Medical report generation (MRG) aims to automatically derive radiology-style reports from medical images to aid in clinical decision-making. However, existing methods often generate text that mimics the linguistic style of radiologists but fails to guarantee clinical correctness, because they are trained on token-level objectives which focus on word-choice and sentence structure rather than actual medical accuracy. We propose a semantic-driven reinforcement learning (SRL) method for medical report generation, adopted on a large vision-language model (LVLM). SRL adopts Group Relative Policy Optimization (GRPO) to encourage clinical-correctness-guided learning beyond imitation of language style. Specifically, we optimise a report-level reward: a margin-based cosine similarity (MCCS) computed between key radiological findings extracted from generated and reference reports, thereby directly aligning clinical-label agreement and improving semantic correctness. A lightweight reasoning format constraint further guides the model to generate structured "thinking report" outputs. We evaluate Medical Report Generation with Sematic-driven Reinforment Learning (MRG-R1), on two datasets: IU X-Ray and MIMIC-CXR using clinical efficacy (CE) metrics. MRG-R1 achieves state-of-the-art performance with CE-F1 51.88 on IU X-Ray and 40.39 on MIMIC-CXR. We found that the label-semantic reinforcement is better than conventional token-level supervision.

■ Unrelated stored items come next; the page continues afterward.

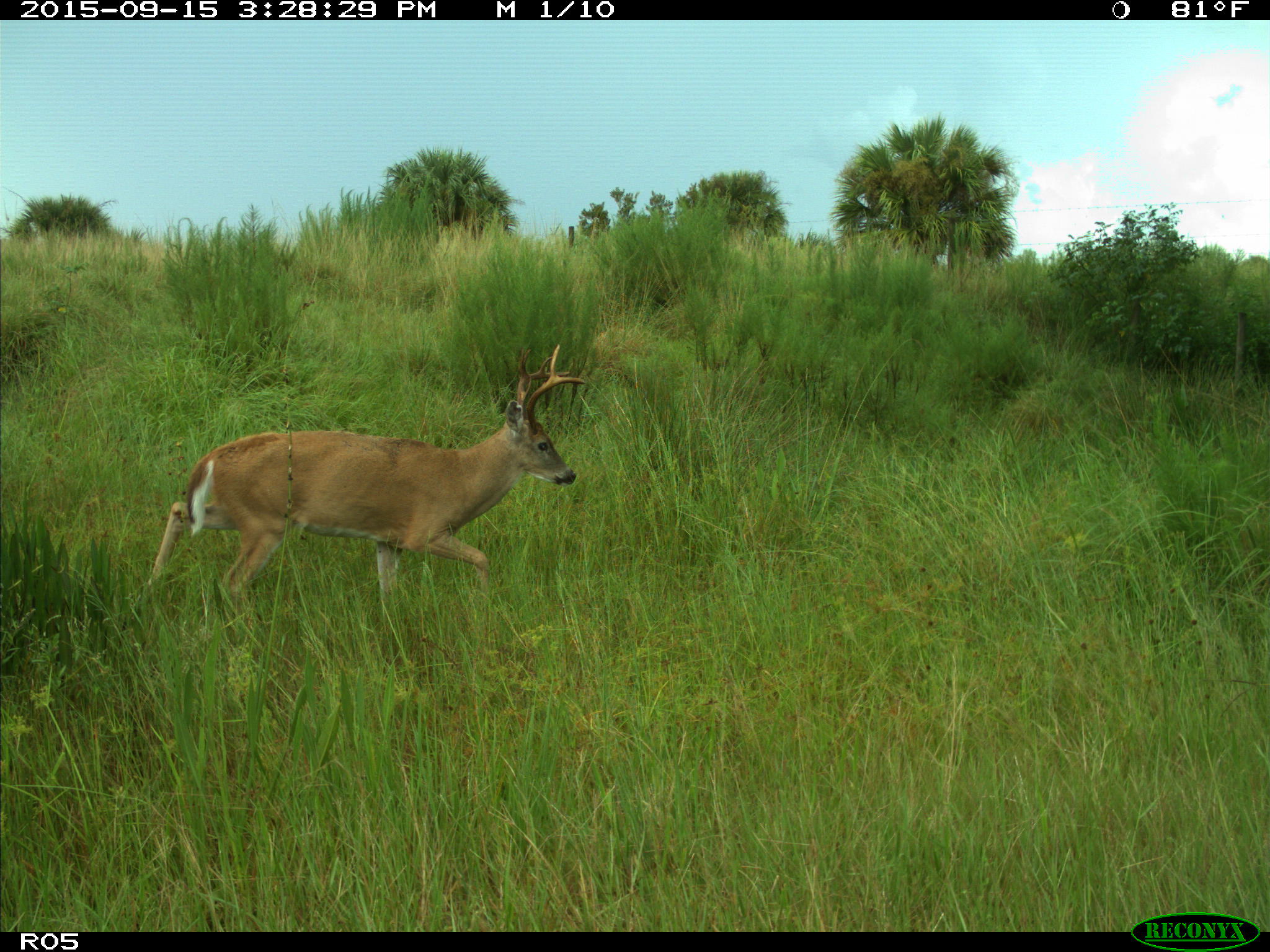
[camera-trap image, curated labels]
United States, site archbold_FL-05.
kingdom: Animalia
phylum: Chordata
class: Mammalia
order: Artiodactyla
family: Cervidae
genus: Odocoileus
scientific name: Odocoileus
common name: deer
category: unidentified deer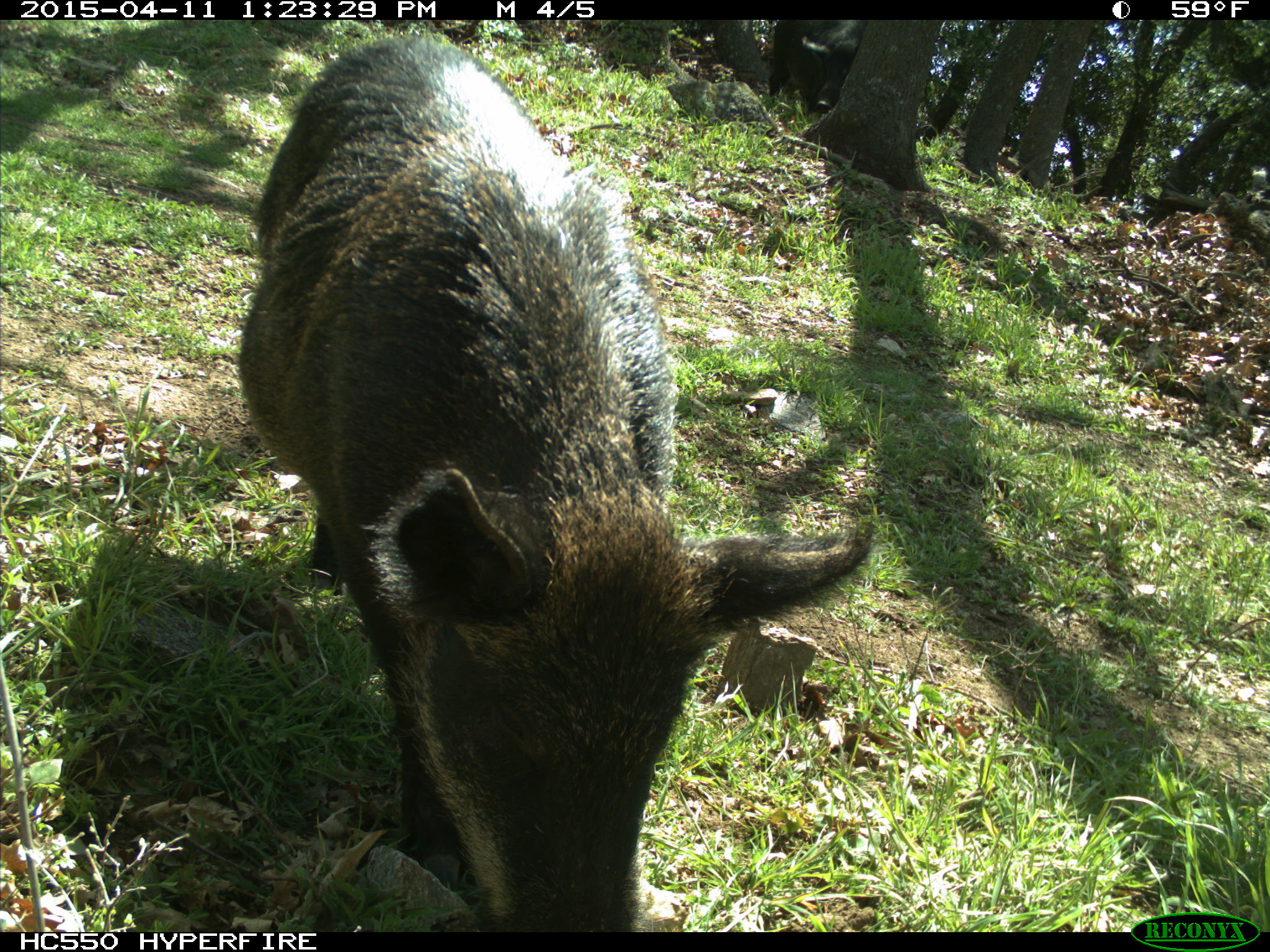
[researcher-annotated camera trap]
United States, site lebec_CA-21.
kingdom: Animalia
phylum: Chordata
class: Mammalia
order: Artiodactyla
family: Suidae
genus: Sus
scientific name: Sus scrofa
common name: wild boar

These results indicate that optimizing a clinically grounded, report-level reward rather than token overlap,meaningfully improves clinical correctness. This work is a prior to explore semantic-reinforcement in supervising medical correctness in medical Large vision-language model(Med-LVLM) training.

Paper Structure

This paper contains 21 sections, 6 equations, 3 figures, 2 tables.

Figures (3)

  • Figure 1: Overview of SRL. For each study, the policy samples a group of candidate reports; a margin CheXbert cosine reward (MCCS) and a lightweight format reward are combined to compute group-relative advantages for GRPO updates under a KL constraint to a reference policy.
  • Figure 2: An example case from IU X-ray (X-ray image) used for inference in MRG qualitative comparisons. The information in the ground truth report is labeled from 1 to 6 and highlighted separately. The generated reports are labeled according to the ground truth report and high lighted with different colors to represent the differences between the generated sequences and the ground truth report: (1)Green-consistent; (2)Red- incorrect information; (3)Unhighlighted-not included in the ground truth.
  • Figure 3: An example case from MIMIC-CXR (X-ray image) used for inference in MRG qualitative comparisons. The information in the ground truth report is labeled from 1 to 3 and highlighted separately. The generated reports are labeled according to the ground truth report and high lighted with different colors to represent the differences between the generated sequences and the ground truth report: (1)Green-consistent; (2)Red- incorrect information; (3)Unhighlighted-not included in the ground truth.